TO BE DONE: Please rewrite the listing below as a numbered list with one line per entry, leaving out any blank lines.

□ □ □ □ □ □ □

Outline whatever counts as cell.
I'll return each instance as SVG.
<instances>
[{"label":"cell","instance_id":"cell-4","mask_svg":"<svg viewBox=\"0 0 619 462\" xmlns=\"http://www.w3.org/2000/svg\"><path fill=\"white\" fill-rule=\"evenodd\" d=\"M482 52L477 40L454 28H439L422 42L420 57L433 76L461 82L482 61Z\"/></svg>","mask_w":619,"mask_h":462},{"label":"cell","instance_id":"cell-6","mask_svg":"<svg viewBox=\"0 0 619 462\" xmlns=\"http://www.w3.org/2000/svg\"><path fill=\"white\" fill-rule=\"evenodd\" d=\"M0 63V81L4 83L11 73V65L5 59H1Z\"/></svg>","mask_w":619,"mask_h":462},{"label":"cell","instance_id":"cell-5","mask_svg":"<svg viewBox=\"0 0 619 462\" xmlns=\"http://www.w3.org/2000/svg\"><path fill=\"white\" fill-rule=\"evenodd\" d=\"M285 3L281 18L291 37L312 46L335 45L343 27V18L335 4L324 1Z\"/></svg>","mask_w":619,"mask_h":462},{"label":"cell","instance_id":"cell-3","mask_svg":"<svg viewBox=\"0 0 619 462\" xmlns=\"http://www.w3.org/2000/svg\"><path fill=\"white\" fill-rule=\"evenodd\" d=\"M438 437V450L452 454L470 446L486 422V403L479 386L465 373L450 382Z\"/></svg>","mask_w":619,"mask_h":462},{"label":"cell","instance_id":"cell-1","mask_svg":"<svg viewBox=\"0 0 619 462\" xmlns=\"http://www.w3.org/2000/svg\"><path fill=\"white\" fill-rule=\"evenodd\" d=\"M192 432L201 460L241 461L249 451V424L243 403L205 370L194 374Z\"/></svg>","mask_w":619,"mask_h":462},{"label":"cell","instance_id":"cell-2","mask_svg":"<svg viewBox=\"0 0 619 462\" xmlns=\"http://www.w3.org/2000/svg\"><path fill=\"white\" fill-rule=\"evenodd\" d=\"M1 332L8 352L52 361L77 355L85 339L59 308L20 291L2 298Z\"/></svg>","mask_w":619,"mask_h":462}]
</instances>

□ □ □ □ □ □ □

TASK RESPONSE:
1. Outline whatever counts as cell.
2. I'll return each instance as SVG.
3. <instances>
4. [{"label":"cell","instance_id":"cell-4","mask_svg":"<svg viewBox=\"0 0 619 462\" xmlns=\"http://www.w3.org/2000/svg\"><path fill=\"white\" fill-rule=\"evenodd\" d=\"M482 52L477 40L454 28H439L422 42L420 57L433 76L461 82L482 61Z\"/></svg>","mask_w":619,"mask_h":462},{"label":"cell","instance_id":"cell-6","mask_svg":"<svg viewBox=\"0 0 619 462\" xmlns=\"http://www.w3.org/2000/svg\"><path fill=\"white\" fill-rule=\"evenodd\" d=\"M0 63V81L4 83L11 73V65L5 59H1Z\"/></svg>","mask_w":619,"mask_h":462},{"label":"cell","instance_id":"cell-5","mask_svg":"<svg viewBox=\"0 0 619 462\" xmlns=\"http://www.w3.org/2000/svg\"><path fill=\"white\" fill-rule=\"evenodd\" d=\"M285 3L281 18L291 37L312 46L335 45L343 27V18L335 4L324 1Z\"/></svg>","mask_w":619,"mask_h":462},{"label":"cell","instance_id":"cell-3","mask_svg":"<svg viewBox=\"0 0 619 462\" xmlns=\"http://www.w3.org/2000/svg\"><path fill=\"white\" fill-rule=\"evenodd\" d=\"M438 437V450L452 454L470 446L486 422V403L479 386L465 373L450 382Z\"/></svg>","mask_w":619,"mask_h":462},{"label":"cell","instance_id":"cell-1","mask_svg":"<svg viewBox=\"0 0 619 462\" xmlns=\"http://www.w3.org/2000/svg\"><path fill=\"white\" fill-rule=\"evenodd\" d=\"M192 432L201 460L241 461L249 451V424L243 403L205 370L194 374Z\"/></svg>","mask_w":619,"mask_h":462},{"label":"cell","instance_id":"cell-2","mask_svg":"<svg viewBox=\"0 0 619 462\" xmlns=\"http://www.w3.org/2000/svg\"><path fill=\"white\" fill-rule=\"evenodd\" d=\"M1 332L8 352L52 361L77 355L85 339L59 308L20 291L2 298Z\"/></svg>","mask_w":619,"mask_h":462}]
5. </instances>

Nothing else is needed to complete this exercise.